In addition to our acquisitions in the health and nutritional sector, in July 2021, we completed the acquisition of a hotel located in the Jinniu District, Chengdu City, by acquiring the entity which operated the hotel. Effective March 31, 2024, we terminated our lease for this hotel. In the termination agreement we and the landlord agreed to release each other from any claims and the landlord agreed to return the security deposit.

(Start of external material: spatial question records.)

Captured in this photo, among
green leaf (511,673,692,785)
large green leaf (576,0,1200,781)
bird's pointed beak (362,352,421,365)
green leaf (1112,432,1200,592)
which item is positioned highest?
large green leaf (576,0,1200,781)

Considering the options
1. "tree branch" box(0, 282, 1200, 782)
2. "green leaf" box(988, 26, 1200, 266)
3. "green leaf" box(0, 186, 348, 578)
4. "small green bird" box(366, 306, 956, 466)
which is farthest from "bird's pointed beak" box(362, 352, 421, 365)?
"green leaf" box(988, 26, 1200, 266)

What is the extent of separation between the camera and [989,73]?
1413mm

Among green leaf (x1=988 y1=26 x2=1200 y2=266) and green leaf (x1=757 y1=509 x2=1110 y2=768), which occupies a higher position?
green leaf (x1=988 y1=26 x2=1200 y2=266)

On February 6, 2024, we entered into a lease with respect to a hotel located in Bandzhuyuan Town, Xindu District, Chengdu City. The term of the lease commenced February 29, 2024 and expires April 15, 2034. The Lease grants us the right to occupy various areas within the hotel, covering approximately 18,000 square meters, including the first-floor lobby, external shops (subject to the rights of the current occupants), the second and third floors, portions of the fourth floor including the restaurant and tea shop, and the fifth through eighteenth floors comprised mainly of guest rooms, underground and ground-level parking lots, and all hotel facilities and equipment. References to hotel revenues and operating costs below are with respect to the hotel we previously occupied in the Jinniu District of Chengdu.

We intend to look for additional opportunities to profit from the growing healthcare market in China. Though currently we are not party to any agreements, we will explore, among other opportunities, expanding our product line through internal research and acquiring complementary products from third parties, acquiring additional pharmacies and other retail outlets and operating nursing homes and possibly clinics which provide medical care to clients.

Going Concern

The accompanying consolidated financial statements have been prepared on a going concern basis, which contemplates the realization of assets and the satisfaction of liabilities in the normal course of business. The realization of assets and the satisfaction of liabilities in the normal course of business are dependent on, among other things, our ability to operate profitably, to generate cash flows from operations, and to pursue financing arrangements to support its working capital requirements.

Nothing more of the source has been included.